Koksijde - Ein Tag bei der Wasserwacht

Am nächsten Morgen wurden wir in Koksijde nach einem herrlichen Spaziergang durch die Dünen am Strand von der dortigen "Wasserwacht" erwartet. Als wir "Wasserwacht" hörten, dachten wir natürlich gleich an unsere Wasserwachtler in Bayern. Weit gefehlt! Eine Wasserwacht, so wie wir sie kennen, gibt es im Belgischen Roten Kreuz nicht. Es handelt sich hier vielmehr um eine Sanitätsstation am Strand, die bei Verletzungen Erste Hilfe leistet oder
vermißten Kindern hilft, ihre Eltern wieder zu finden. Eine große Plage können hier die Quallen in Strandnähe sein. Aber die Sanitäter des Belgischen Roten Kreuzes sind hier für ihre Aufgabe bestens ausgebildet. Es war sehr aufschlußreich, fast einen Tag lang in dieser Sanitätsstation mit Hand anlegen zu dürfen und so einen besseren Einblick in die Arbeit der belgischen Schwesterorganisation zu erhalten.

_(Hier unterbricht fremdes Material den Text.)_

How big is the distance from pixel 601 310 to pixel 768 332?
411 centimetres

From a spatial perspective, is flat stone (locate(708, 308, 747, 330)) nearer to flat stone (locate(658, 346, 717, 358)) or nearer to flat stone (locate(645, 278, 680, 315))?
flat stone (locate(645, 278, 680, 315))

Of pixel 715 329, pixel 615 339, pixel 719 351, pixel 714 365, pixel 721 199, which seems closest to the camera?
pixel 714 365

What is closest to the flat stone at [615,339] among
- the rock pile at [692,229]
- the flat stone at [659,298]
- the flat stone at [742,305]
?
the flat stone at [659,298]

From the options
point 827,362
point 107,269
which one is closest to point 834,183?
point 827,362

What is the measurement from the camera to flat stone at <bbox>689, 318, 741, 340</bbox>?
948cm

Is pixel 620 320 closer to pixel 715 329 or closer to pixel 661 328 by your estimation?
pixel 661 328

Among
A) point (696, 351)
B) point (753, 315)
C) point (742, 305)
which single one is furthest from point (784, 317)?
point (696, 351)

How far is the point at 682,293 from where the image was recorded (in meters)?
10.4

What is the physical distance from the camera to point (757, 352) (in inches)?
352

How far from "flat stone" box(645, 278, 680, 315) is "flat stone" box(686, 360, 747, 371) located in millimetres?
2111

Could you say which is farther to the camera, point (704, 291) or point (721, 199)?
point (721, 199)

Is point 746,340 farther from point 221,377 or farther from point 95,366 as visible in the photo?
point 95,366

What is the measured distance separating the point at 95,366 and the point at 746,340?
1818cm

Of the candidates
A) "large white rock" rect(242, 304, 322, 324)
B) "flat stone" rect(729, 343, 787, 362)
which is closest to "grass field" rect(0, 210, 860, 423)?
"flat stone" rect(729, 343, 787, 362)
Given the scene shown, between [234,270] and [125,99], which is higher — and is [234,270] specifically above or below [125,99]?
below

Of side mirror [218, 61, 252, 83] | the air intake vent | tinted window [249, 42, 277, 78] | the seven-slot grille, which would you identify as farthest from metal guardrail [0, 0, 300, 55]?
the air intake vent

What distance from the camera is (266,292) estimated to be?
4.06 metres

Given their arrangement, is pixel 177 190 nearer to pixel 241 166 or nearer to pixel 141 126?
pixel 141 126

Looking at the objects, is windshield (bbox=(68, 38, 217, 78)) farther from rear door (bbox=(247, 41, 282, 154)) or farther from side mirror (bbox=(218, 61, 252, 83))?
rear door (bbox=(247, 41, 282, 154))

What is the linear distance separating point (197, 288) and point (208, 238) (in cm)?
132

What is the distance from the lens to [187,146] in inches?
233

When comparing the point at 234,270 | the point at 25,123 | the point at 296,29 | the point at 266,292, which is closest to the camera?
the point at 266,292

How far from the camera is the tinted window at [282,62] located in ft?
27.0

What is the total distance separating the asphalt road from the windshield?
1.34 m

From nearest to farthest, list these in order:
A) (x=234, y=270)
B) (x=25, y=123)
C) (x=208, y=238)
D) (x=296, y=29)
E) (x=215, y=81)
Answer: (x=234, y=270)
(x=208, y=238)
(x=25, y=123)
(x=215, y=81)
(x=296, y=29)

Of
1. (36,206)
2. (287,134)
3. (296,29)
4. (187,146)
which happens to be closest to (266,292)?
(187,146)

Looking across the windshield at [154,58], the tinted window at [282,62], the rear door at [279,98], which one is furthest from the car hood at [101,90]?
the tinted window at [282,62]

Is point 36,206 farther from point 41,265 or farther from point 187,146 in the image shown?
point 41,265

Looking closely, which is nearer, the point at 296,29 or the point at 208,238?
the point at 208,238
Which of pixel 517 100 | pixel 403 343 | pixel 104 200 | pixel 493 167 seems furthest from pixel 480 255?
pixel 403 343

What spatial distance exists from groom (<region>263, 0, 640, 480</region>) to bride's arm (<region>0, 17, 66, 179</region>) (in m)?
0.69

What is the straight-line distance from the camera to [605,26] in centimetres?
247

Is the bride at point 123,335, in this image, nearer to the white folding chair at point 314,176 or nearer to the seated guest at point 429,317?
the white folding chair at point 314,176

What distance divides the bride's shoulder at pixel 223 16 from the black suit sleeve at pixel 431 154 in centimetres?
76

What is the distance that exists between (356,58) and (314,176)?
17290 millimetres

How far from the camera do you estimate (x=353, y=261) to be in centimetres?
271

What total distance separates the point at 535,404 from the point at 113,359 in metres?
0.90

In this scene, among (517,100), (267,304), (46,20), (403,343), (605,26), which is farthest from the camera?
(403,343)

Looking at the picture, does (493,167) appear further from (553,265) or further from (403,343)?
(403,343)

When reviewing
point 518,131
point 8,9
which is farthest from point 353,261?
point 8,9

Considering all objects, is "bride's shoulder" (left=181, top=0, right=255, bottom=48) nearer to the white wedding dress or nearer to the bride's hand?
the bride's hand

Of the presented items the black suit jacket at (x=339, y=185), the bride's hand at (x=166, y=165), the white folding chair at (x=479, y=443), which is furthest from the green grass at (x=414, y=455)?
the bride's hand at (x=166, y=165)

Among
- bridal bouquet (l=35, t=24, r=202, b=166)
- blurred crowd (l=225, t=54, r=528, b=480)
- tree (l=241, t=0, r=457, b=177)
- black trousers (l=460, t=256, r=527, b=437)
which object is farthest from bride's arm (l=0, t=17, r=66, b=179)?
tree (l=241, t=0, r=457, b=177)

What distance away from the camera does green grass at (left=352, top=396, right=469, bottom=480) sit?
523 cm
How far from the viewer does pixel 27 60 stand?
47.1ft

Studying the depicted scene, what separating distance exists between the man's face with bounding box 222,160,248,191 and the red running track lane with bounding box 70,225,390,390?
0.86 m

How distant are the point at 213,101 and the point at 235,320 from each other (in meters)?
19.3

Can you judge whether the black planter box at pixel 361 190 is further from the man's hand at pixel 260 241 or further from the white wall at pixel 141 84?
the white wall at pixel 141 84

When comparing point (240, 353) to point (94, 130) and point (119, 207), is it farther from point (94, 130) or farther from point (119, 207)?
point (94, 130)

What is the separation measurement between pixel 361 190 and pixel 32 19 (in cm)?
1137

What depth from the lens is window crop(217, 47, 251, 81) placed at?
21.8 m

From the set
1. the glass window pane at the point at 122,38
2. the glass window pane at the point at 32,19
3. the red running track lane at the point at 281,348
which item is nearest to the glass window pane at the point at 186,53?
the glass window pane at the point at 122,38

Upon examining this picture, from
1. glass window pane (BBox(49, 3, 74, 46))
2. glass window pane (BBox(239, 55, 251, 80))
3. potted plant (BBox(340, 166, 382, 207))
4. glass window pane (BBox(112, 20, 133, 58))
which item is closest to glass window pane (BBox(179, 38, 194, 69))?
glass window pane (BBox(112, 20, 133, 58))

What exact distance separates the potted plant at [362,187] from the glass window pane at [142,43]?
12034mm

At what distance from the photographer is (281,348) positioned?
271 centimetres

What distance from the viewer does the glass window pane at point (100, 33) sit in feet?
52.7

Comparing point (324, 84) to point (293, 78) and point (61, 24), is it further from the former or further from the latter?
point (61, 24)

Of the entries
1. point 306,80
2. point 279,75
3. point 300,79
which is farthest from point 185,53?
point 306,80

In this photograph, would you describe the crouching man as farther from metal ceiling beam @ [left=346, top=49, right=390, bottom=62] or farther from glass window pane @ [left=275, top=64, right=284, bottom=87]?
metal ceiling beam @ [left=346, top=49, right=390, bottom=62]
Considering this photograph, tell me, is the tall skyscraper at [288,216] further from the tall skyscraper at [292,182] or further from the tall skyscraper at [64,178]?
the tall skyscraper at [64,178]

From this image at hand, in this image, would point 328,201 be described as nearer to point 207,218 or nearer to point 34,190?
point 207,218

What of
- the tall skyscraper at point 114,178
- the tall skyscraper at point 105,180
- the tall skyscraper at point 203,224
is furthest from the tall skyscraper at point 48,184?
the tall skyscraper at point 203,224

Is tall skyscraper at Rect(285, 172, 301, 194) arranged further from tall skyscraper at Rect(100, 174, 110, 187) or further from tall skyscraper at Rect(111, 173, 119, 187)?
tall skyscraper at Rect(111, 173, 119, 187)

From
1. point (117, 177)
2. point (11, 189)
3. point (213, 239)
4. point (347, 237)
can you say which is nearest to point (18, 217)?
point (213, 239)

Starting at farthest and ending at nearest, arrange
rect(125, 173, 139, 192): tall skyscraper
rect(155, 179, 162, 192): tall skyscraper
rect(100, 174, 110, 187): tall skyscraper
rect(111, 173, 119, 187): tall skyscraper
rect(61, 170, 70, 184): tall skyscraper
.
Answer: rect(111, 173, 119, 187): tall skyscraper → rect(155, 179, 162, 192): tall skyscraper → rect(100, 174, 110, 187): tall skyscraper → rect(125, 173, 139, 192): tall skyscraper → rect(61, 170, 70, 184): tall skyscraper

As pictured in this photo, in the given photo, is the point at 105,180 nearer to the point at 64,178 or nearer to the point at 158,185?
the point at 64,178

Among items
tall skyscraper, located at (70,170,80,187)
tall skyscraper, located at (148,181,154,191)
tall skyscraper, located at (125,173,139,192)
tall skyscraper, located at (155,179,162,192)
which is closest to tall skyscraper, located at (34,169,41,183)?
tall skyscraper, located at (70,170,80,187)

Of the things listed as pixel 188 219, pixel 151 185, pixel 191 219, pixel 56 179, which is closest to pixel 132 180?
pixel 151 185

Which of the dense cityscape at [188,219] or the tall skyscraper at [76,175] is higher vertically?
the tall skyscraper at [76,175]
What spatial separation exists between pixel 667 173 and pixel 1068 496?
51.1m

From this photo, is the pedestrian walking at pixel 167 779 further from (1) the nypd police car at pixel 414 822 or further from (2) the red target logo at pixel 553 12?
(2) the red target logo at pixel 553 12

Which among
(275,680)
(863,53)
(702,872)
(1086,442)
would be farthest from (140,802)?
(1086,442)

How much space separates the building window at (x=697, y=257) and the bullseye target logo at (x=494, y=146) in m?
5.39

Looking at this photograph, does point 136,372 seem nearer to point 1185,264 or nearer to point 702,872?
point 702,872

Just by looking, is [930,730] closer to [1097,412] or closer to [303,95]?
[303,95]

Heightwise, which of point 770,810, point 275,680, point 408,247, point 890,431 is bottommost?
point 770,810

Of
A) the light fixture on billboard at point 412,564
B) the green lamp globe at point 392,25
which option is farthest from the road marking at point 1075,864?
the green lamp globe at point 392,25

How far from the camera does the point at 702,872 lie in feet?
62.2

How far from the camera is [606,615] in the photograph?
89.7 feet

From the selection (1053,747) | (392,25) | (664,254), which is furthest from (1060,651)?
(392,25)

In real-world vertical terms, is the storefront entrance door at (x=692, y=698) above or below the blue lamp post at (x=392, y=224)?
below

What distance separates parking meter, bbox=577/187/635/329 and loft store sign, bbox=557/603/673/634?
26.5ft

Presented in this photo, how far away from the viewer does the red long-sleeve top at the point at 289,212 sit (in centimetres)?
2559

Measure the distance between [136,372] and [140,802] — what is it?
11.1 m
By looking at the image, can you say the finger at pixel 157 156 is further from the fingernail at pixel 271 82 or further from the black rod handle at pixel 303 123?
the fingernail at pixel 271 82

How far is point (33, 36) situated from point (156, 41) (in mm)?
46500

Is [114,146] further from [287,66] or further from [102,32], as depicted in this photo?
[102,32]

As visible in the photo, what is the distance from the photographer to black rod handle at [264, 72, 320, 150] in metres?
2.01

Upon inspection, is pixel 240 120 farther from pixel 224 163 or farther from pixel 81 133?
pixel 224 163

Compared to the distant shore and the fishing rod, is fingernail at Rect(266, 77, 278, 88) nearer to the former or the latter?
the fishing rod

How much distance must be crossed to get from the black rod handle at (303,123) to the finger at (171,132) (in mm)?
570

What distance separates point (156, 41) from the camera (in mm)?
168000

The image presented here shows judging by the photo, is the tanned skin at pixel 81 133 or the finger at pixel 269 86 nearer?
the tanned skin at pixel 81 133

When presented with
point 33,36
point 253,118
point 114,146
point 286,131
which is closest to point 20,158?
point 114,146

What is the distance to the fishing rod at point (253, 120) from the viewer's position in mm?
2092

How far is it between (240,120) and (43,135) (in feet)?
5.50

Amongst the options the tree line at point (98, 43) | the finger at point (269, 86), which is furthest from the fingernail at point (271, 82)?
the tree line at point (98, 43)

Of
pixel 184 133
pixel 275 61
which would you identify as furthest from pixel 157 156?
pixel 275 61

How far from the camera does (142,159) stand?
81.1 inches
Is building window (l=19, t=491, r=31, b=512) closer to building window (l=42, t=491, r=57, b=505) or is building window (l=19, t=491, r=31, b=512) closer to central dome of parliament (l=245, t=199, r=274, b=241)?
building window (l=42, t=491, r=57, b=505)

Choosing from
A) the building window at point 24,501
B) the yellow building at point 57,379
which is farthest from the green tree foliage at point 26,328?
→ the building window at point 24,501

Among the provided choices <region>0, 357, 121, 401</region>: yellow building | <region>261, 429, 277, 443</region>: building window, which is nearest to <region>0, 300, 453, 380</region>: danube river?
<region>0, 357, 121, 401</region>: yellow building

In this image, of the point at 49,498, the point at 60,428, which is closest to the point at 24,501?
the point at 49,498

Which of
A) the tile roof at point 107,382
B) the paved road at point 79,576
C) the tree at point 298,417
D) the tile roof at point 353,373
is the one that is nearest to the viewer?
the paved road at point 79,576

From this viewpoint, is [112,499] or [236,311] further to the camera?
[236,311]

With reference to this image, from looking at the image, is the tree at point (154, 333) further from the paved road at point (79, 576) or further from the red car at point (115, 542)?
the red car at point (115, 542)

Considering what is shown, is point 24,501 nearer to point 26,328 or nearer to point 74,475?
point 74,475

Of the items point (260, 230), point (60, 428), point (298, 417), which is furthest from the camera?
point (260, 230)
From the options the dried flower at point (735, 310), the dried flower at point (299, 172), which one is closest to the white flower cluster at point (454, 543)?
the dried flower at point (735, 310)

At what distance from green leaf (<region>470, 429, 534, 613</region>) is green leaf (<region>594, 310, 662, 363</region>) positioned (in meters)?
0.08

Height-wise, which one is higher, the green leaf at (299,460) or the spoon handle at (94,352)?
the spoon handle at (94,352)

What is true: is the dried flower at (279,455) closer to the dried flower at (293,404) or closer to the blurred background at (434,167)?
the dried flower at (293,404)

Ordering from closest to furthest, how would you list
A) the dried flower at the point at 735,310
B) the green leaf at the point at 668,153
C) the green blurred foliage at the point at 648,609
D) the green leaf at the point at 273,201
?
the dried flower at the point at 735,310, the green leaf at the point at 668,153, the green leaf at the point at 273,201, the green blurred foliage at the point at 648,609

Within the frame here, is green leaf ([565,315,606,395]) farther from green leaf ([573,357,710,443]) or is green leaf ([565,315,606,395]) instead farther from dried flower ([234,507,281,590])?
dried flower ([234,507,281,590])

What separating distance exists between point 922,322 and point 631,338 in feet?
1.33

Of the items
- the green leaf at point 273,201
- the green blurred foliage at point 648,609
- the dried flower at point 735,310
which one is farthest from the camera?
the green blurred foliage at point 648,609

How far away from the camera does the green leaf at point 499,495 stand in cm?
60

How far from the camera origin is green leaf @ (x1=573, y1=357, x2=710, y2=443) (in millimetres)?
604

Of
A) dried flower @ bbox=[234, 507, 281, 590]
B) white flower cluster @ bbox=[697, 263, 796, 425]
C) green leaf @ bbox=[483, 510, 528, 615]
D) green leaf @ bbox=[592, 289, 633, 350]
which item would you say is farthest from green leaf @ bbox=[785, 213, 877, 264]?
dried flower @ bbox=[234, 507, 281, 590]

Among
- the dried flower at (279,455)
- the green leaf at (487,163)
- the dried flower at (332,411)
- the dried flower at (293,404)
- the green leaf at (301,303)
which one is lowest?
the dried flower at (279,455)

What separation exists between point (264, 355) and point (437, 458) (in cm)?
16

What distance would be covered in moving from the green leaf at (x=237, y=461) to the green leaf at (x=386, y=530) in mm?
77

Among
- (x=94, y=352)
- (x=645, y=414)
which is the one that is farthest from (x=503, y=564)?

Brügge - das Venedig des Nordens

Frühmorgens hieß es Koffer packen, frühstücken und ab in den Bus. Wir ahnten nicht, was für eine herrliche Stadt uns erwartete. Zwischen dem 7. und 9. Jahrhundert entstand Brügge aus einer kleinen Siedlung von Fischern und Kaufleuten. Bereits im 13. Jahrhundert wurde diese Stadt zu einem der wichtigsten Handelszentren der westlichen Welt. Durch die Verlagerung des Hafens kam schließlich der wirtschaftliche Untergang der Stadt im Mittelalter. Anfang unseres Jahrhunderts entstand mit dem Bau des Küstenhafens Seebrügge eine direkte Verbindung zum Meer, und die Stadt erhielt eine neue Lebenschance. Vom Marktplatz aus wurden wir durch die Stadt geführt. Zu Fuß und mit dem Schiff bot sich die ausgezeichnete Gelegenheit, die malerischen Plätze der Stadt zu besuchen. Der Beginenhof, heute Sitz der Benediktinerinnen, der poetische "See der Liebe", der Trödlermarkt oder die Liebfrauenkirche, nach
jeder Ecke überraschte eine neue Sehenswürdigkeit. Gegen Abend trafen wir in Blanchimont ein. Richtig, den Rennsportbegeisterten wird das Herz höher schlagen. Wir blieben für die restlichen Tage unseres Aufenthalts in Belgien in einer Sanitätsstation des Belgischen Roten Kreuzes auf der Rennbahn von Bianchimont.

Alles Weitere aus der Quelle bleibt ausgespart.